The first horse that the Meirs Family stood at stud at Walnridge was Peerswick, the first horse in the state of New Jersey to pace in two minutes.
“Vernon Dancer drove him at Freehold, and it was before The Meadowlands, but we’re marketing this horse as being the first horse to pace in two minutes in the state of New Jersey to try to get mares to him,” Meirs said. “My mom’s obituary had her holding that horse in the front yard in 1975. And I was thinking to myself the other day, ‘My goodness, how times have changed.’
“But for the better. I think that racing is stronger now. I think the horses are great, great athletes and I would love to see some things different but, it’s still a great sport.”
Moore and Meirs agreed that a good reason to geld a horse is when one is a bad actor.

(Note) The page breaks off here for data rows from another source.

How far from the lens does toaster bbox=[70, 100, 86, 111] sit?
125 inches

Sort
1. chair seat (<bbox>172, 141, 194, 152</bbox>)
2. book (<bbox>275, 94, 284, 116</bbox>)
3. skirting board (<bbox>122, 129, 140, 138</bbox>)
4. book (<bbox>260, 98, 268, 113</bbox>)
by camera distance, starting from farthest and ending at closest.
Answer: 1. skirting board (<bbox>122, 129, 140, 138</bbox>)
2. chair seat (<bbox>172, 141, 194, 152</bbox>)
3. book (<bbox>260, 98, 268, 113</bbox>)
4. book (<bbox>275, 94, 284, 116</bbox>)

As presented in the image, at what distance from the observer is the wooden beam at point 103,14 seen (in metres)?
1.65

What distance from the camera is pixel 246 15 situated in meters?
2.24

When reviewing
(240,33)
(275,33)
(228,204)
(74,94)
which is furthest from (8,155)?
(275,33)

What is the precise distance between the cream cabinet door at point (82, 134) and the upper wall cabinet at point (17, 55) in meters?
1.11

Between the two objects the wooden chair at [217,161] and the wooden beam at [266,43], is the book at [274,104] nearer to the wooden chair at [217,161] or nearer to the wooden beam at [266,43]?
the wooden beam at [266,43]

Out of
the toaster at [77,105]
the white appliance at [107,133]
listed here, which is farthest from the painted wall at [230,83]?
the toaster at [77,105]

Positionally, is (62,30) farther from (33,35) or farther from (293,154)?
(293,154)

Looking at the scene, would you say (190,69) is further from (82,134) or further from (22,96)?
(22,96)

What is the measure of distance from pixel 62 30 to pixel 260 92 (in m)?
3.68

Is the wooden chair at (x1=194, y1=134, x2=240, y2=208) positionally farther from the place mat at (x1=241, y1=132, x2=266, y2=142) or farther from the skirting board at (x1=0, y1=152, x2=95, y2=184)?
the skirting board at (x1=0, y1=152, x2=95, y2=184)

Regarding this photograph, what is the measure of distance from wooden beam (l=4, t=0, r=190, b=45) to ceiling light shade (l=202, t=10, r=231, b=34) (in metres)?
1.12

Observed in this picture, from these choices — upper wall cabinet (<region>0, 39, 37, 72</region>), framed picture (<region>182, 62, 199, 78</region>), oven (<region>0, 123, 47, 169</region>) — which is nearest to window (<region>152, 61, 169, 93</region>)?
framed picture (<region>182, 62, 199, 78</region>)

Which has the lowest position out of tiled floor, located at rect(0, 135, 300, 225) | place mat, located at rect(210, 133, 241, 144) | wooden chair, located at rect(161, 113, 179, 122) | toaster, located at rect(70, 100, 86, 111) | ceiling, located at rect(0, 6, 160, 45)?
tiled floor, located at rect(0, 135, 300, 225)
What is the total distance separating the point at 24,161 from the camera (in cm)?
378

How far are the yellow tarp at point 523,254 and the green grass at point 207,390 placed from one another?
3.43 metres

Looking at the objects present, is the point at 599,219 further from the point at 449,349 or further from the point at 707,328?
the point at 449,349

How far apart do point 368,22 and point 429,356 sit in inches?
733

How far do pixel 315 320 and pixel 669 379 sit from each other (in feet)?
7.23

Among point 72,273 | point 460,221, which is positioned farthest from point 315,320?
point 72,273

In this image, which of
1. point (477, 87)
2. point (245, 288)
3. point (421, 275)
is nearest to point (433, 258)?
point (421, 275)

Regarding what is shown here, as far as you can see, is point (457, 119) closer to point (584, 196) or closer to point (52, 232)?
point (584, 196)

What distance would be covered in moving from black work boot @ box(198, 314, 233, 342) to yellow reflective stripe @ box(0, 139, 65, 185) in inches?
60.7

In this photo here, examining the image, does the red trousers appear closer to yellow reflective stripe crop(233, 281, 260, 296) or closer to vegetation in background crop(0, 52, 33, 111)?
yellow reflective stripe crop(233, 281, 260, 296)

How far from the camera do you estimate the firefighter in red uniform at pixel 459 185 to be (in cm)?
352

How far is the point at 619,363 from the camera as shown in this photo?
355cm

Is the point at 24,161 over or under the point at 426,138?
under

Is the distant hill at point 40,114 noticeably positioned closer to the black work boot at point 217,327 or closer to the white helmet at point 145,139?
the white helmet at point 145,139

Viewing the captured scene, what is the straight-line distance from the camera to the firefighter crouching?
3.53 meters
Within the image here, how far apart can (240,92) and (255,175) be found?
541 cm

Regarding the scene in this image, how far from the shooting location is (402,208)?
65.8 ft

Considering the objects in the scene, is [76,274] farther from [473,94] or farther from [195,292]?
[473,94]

As a young man growing up on Prince Edward Island, Moore remembers a particularly difficult horse named Sonny Meadows.
“He was kind of a dirty bugger and he injured somebody one time when he was 4 years old and they gelded him,” Moore said. “He was racing in the free for all as they called them — the open paces back here back then, this would be in the ’70s, and after he was gelded, he still raced in the open paces and he was still the same except he was a lot nicer to handle.
“So, you know, medically speaking, it would be hard for me to say that testosterone is going to make them go faster. And, I mean, if that was the case, then why would anybody geld them?”